Thank you again so much!

Let me see if I understand everything correctly, please bear with all my questions!

The marginal pdf

The pdf you provided for Y_n makes sense to me.

One easy way to see it is that

F_{Y_n}(o) = P(\max X_{1:n} \le o) = \prod_{1\le i \le n} P(X_i = n) = [F_X(o)]^{n}

hence the cdf is f_ {Y_n}(o) = F'_{Y_n}(o) = n [F_X(o)]^{n-1} f_X(o)

The joint pdf

I am a bit confused because I am not sure whether you meant if my math is wrong because there is a specific mistake or because what we need is the pdf instead of the cdf.

If the latter, can’t we derive the joint pdf by taking the partial derivatives of the cdf as usual?
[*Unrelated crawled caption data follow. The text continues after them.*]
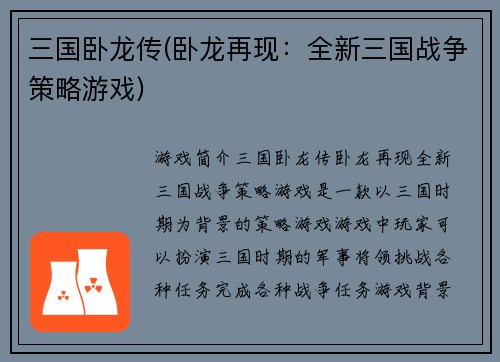 三国卧龙传(卧龙再现：全新三国战争策略游戏)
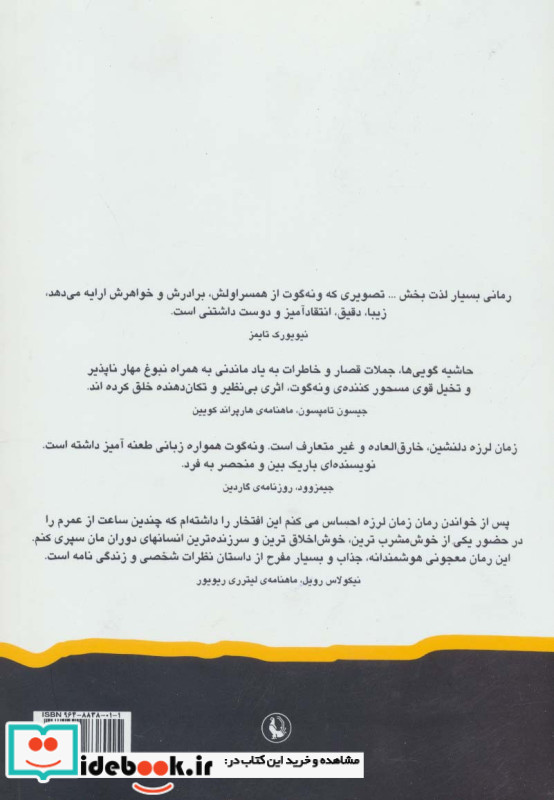 زمان لرزه نشر مروارید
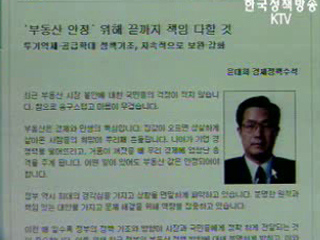 실수요자 중심으로 분양 제도 개선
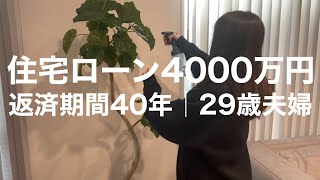 【住宅ローン】お先真っ暗？4000万円住宅ローンを返済期間40年で計画した3人家族のお話│変動金利│一条工務店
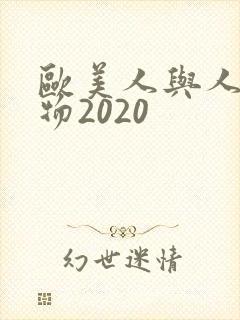 欧美人与人动人物2020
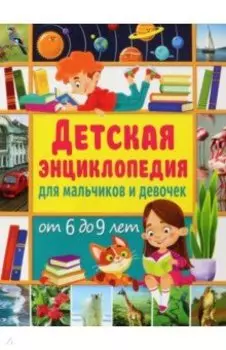 Детская энциклопедия для мальчиков и девочек от 6 до 9 лет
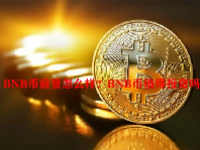 BNB币前景怎么样？BNB币值得投资吗？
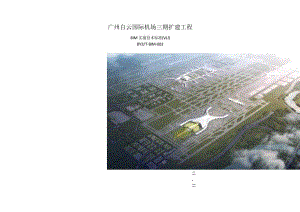 广州白云国际机场三期扩建工程BIM实施技术标准.docx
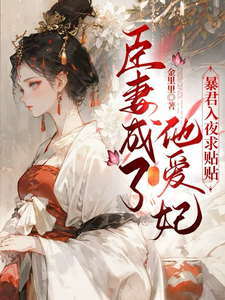 臣妻成了他爱妃，暴君入夜求贴贴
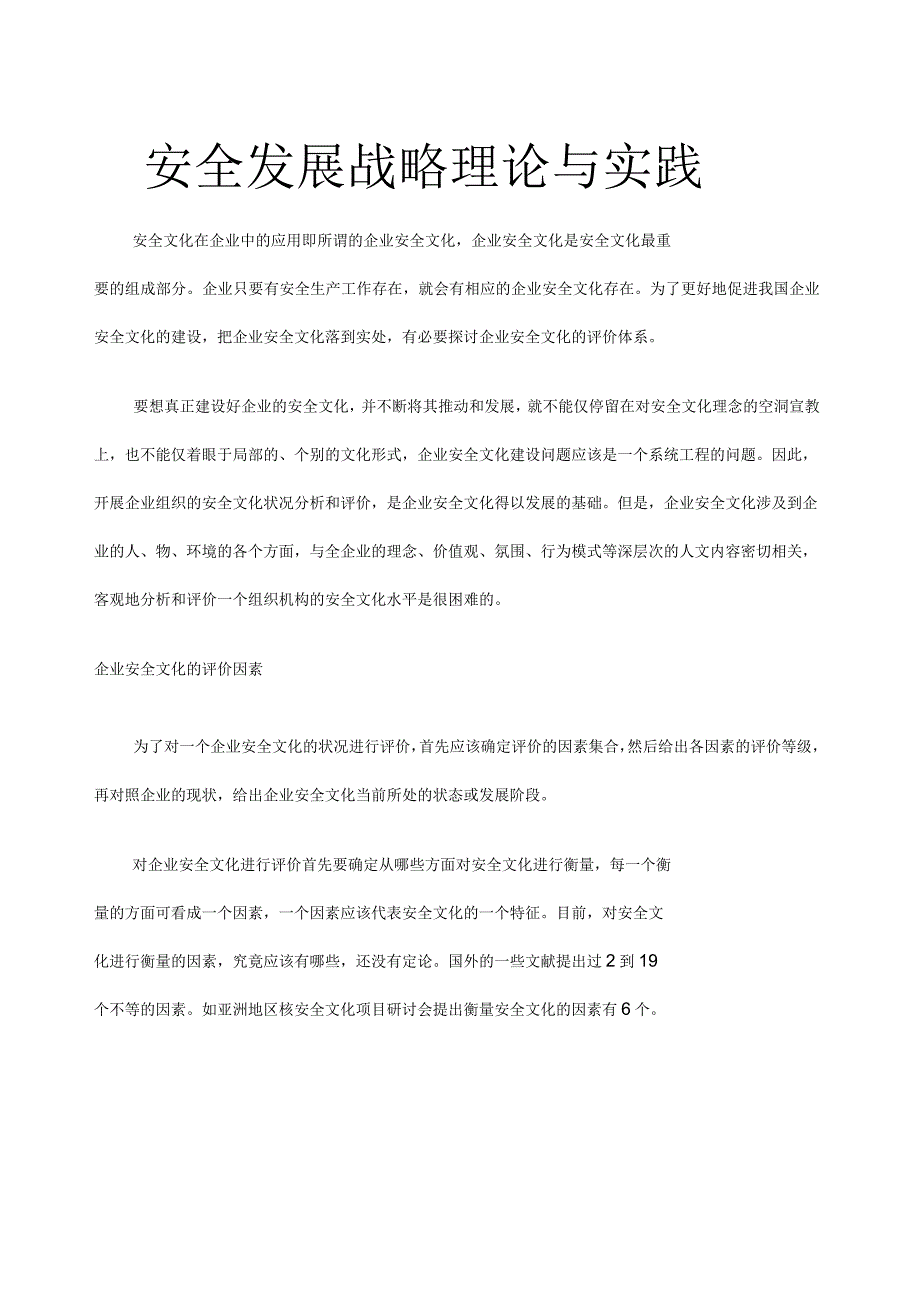 关于创建安全文化建设示范企业的实施方案_第1页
Mixing random and continuous variables

According to this NIPS paper NUTS cannot be applied to mixed random variables.
About Metropolis I am confused, though this post here says it should work.
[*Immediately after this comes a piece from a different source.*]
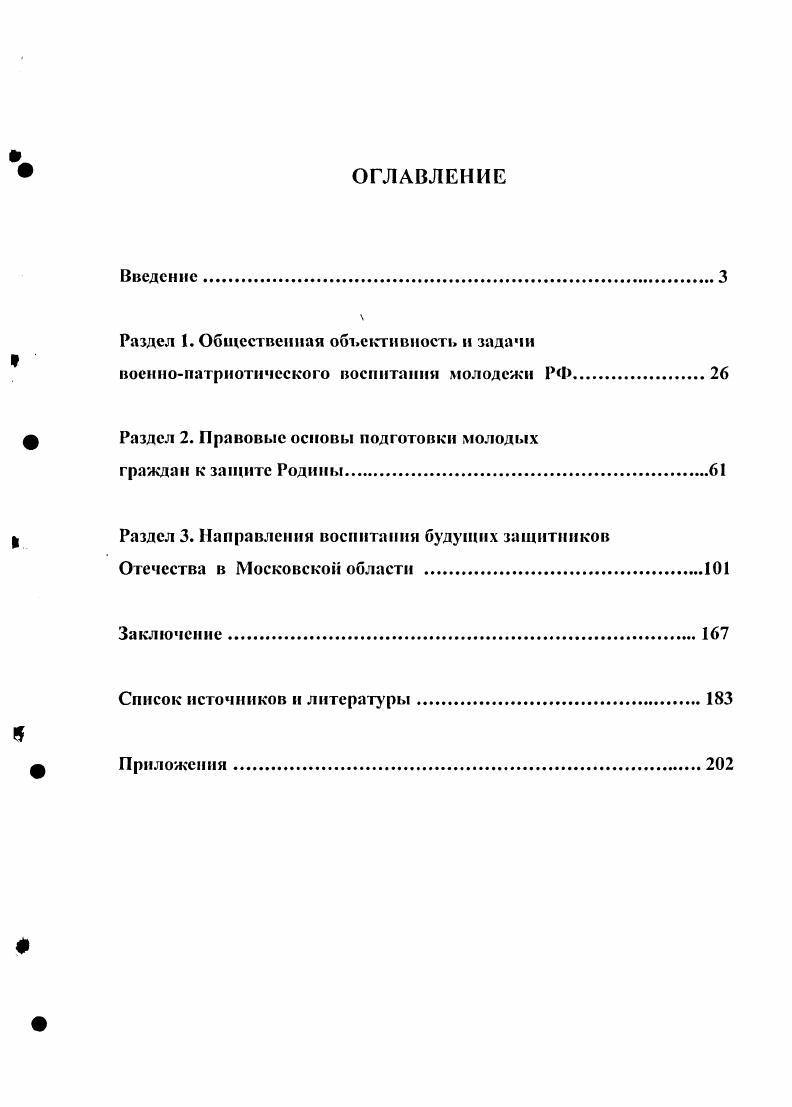 "Раздел 1. Общественная объективность и задачи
I am actually very confused on what different methods are implemented in PyMC3 and what am I doing when calling eg pm.sample(1000, step = [pm.Metropolis(), pm.NUTS()]). Is that sampling first with Metropolis and then with NUTS or doing a combination of both?
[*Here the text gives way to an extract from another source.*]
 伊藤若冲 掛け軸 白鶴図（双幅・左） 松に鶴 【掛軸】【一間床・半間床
I am also confused about whether the distribution we want to model is mixed. Clearly the conditional distirbution Y_n | Y_{n-1} is, as you show in your answer. But what about the joint distribution of Y_{1:n}? And if it isn’t and we can find the pdf or approximate it numerically, could we get it working in PyMC3?

The code

I tried implementing your suggestion as follows:

import pymc3 as pm

dist =  pm.Normal.dist
N = len(obss)
logp = lambda mu, sigma, value : N + (N-1) * dist(mu, sigma).logcdf(value).sum() + dist(mu, sigma).logp(value)

with pm.Model() as model:
  mu = pm.Normal('mu', mu=10, sigma=5)
  sigma = pm.Exponential('sigma', lam=1)

  # This shows the model only the last observation. N is the number of X_i that 
  # you've drawn leading up to Y_n, which will show up in your custom distribution definition
  Yn = pm.DensityDist("Yn", logp, observed= {'mu':mu, 'sigma': sigma, 'value':obss[-1]})

  trace = pm.sample(1000, step = [pm.Metropolis(), pm.NUTS()])
  pm.traceplot(trace, ['mu', 'sigma', 'Yn'])

However I am getting an error MissingInputError: Undeclared input. What am I doing wrong?

Assuming fake independence
I wonder whether we could get sensible-enough results by pretending that each Y_i is independent and feeding that into the model. This would introduce a bias upwards in the parameters, but maybe it is maneageble. What are your thoughts?

The data
My eventual goal is to model the World Records on speedrunning competitions (where people attempt to beat a videogame as fast as possible) :slight_smile: The code to scrape the data is here, in case you are curious.

The exercise in the OP was a warmup before I think about what distribution to use for each attempt, what priors to use and how to model a minimum instead of a maximum.